Upgrading your IPhone? (Another New One)

I don’t think that’s a counter, I think that’s an in addition to.

Yeah I mean I still see the color of the phone I bought around the camera lens. I want the case I get to compliment it, not clash.

And many people don’t even use a case.

I’m not into having to have the “bestest” and latest electronic gadgets so when my contract expires every couple years, I’ll upgrade to whatever I can get for minimal or zero cost. Of course that means I won’t have the Cadillac of devices.

However, I did run into an interesting issue with this latest eye phone I got last November, when i drag and drop pics and videos to save on my laptop to free up phone space, I can’t view the files. I can see they’re there, but I get a message that I have to buy something called a “codec” or some such thing if I want to play a phone video or view pics on a device other than the phone itself. If this is going to be an ongoing issue, I just may have to get out of eye phones and see if I can figure out what’s compatible with my laptop.

It seems with this electronics stuff there’s always some kind of stupid complication.

You might be saving them as HEIF/HEVC photos and videos which are high efficiency file formats that are the same photo/video quality as .jpg and .h264 but at lower file sizes.

On your iPhone, go to Settings > Camera > Formats. If it is set to “High Efficiency,” switch it to “Most Compatible.”

Thanks for the info. I made that switch, then dragged and dropped the pics/videos onto my laptop again but that didn’t fix anything.

You checked with photos/videos that you took after you switched the setting, correct?

No, I switched the setting then re downloaded the pictures/videos. After looking again, there are a bunch of files that open and some that don’t. The ones that won’t appear to be some kind of "duplicate’ of the ones that open because they have the same file #. However, the files that consistently won’t open appear to be video files. Yet, the eye phone I had previously there was no issue.

When I view the same files through the eye phone itself hooked up to the laptop prior to dragging and dropping on the laptop, it seems to be the same issue.

Im getting the impression that if I want videos I have to use my video camera which is much more versatile so I’m not “marooned” to using the eye phone only for play back or check into getting a non apple phone and see if that problem goes away.

I got this phone with the larger storage so I wouldnt be forced to pay for an eye cloud subscription but i had NO idea I would be so limited with the video storage.

That will only fix things going forward - it won’t convert the existing videos to .mov files.

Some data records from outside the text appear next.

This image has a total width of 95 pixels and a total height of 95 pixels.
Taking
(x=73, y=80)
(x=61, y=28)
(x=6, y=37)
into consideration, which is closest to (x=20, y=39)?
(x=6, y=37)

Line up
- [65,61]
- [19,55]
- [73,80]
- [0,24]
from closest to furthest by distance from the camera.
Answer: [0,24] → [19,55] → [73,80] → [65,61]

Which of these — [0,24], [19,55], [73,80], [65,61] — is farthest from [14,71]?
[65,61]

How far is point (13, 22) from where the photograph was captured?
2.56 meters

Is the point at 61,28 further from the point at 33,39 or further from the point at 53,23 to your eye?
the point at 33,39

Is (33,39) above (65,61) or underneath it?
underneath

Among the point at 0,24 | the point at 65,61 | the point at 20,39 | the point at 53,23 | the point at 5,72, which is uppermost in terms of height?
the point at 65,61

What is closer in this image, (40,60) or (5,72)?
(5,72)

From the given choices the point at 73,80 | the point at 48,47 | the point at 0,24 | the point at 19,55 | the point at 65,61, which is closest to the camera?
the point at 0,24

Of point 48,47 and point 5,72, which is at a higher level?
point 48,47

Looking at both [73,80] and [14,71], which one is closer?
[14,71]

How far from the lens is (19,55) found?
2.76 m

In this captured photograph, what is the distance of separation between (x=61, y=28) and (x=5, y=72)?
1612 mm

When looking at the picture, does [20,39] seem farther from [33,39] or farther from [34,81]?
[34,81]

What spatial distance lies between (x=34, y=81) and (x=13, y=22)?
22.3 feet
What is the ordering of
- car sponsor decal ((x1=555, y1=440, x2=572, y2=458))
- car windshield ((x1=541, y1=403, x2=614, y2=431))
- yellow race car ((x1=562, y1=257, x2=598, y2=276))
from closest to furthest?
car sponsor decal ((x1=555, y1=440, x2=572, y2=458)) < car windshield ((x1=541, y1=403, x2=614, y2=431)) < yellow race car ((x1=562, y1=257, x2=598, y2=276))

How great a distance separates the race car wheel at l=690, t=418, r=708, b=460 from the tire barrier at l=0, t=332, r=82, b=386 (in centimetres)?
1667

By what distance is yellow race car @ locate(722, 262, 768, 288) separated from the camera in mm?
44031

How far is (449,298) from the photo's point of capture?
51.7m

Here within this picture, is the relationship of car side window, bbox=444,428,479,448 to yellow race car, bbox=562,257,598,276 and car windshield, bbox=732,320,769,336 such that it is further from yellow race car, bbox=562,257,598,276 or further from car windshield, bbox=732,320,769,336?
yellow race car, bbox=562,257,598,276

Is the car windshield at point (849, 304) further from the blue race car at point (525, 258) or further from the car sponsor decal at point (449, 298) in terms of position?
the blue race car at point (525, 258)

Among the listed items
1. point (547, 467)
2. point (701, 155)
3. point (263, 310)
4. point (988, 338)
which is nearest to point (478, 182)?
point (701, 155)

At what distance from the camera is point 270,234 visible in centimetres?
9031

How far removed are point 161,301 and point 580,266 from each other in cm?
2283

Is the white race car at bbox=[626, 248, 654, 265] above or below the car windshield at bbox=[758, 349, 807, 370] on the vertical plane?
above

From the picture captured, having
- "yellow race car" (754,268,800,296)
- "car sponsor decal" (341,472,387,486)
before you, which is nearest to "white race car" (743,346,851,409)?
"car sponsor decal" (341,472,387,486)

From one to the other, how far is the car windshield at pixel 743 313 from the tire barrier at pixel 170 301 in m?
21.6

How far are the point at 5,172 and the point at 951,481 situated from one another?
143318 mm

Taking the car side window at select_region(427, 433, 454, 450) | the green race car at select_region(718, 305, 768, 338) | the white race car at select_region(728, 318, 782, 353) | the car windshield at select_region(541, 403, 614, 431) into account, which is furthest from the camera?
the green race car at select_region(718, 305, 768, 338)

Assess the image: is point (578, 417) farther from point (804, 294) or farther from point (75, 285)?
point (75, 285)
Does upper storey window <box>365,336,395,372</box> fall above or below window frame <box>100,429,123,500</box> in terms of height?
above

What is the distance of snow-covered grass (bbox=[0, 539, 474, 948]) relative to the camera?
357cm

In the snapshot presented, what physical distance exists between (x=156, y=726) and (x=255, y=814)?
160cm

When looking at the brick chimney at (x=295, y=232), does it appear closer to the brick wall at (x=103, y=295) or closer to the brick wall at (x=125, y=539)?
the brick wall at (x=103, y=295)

Thanks for the info. So basically, the videos taken this past 10 months are “stuck” on my eye phone for viewing forever more? (thank God I didn’t take any videos of my granddaughter’s wedding on an eye phone)

No - you just need to convert them. Depending on the type of computer you have, a quick Google search will tell you how

Downloading a converter is one option; another is to install a viewer for HEIF/HEVC files.

You can do that on the phone as well, no converter needed. Select the desired videos, hit the share icon, and in the dialog that pops up, you can select the output format. ‘Most Compatible’ is what would do the trick.

I think I’ll be emailing the videos (if they’re small enough) to my grandson who can fiddle around with this. I think it’s beyond me.

Do you have a Google account? Transfer them to Google Pictures, and give him the password.

Videos can be large files; anything more than a few seconds in highest quality & it’ll be too big to email.

Google photos, Dropbox, or any of the other online storage/transfer services will be much better than emailing just due to size. You can load them, he can pull them down & convert them & reupload for you to download.

Google photos & Dropbox both allow you to make shared folders so you retain your account & don’t give your password out to anyone, you just setup a separate shared folder.

Well, given that OP has an iPhone, if you attach too many photos or videos to an email, it automatically changes the attachment to a link to where to download the photos from the cloud. No need take the extra step to upload to a different service.

But again, at the point that you’re attaching the videos to an email, you have the option to change them to the “most compatible” format automatically, so all this dancing around with sharing files with someone else to convert, uploading them to google or dropbox, whatever, it’s all a giant pain-in-the-ass workaround for stuff that the iPhone does right on the phone.

I thought everything was already downloaded to his PC & couldn’t be opened there. Of course, installing a codec or another picture/video program would resolve the issue & no need to get anything to grandson to manipulate.

And thanks to my smart videographer grandson, he fixed the videos by converting them to MP4.